In a separate case, Austrian police said that they stopped a truck Friday near Braunau, on the German border, with 26 people from Syria, Afghanistan and Bangladesh crammed inside.

They said Saturday that three severely dehydrated small children were among the passengers and were taken to a hospital.

"According to doctors, they would not have withstood this ordeal for very much longer," police official David Furtner told the Austria Press Agency. The suspected smuggler, a 29-year-old Romanian man, was arrested.

Also Saturday, a teenage migrant was found dead with a gunshot wound on a yacht approaching a Greek island after smugglers clashed with Greece's coast guard, authorities said.

The Greek authorities had previously said the teenager had been found suffocated on the yacht. It wasn't immediately clear what caused the discrepancy in accounts.

Greek coast guard forces and a Latvian patrol boat belonging to Frontex, the European border management force, stopped a yacht for inspection off the Greek island of Simi, close to the Turkish coast, the coast guard said in a statement.
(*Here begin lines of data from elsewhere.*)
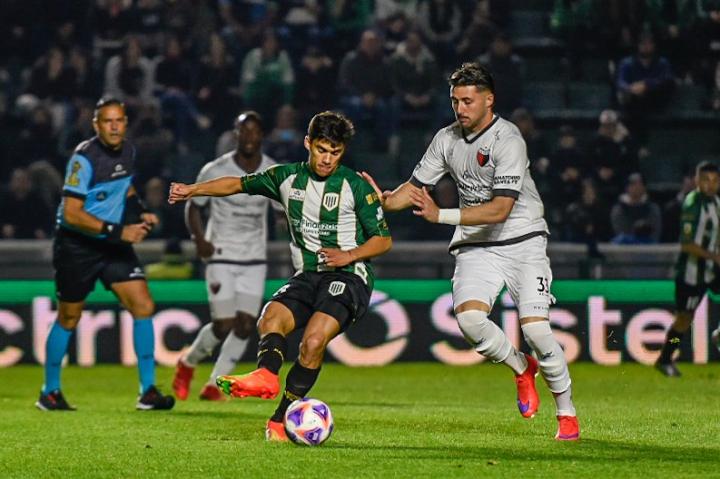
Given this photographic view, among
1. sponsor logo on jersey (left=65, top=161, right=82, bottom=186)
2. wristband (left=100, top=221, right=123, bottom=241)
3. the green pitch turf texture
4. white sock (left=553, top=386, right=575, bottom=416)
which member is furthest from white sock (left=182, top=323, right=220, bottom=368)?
white sock (left=553, top=386, right=575, bottom=416)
It said the yacht tried to evade inspection and repeatedly tried to ram the patrol boat. A Greek coast guard officer was injured during a scuffle with one of the traffickers, who tried to grab his gun.

"During the clash with the traffickers, gunshots were fired," the statement said, adding that a doctor at a health center in Simi later informed the coast guard that "the death of the 17-year-old foreign national was probably caused by a gunshot."

The yacht containing some 70 migrants was towed to Simi and the traffickers were arrested. They told the coast guard they were Turkish citizens.

A coast guard spokesman in Athens said she had nothing to add to the statement and that a new one would be released today. She said the nationality of the victim was unknown.

Information for this article was contributed by Griff Witte, Anthony Faiola, Stephanie Kirchner, Karla Adam and Missy Ryan of The Washington Post; and by Pablo Gorondi, Essam Mohamed and Demetris Nellas of The Associated Press.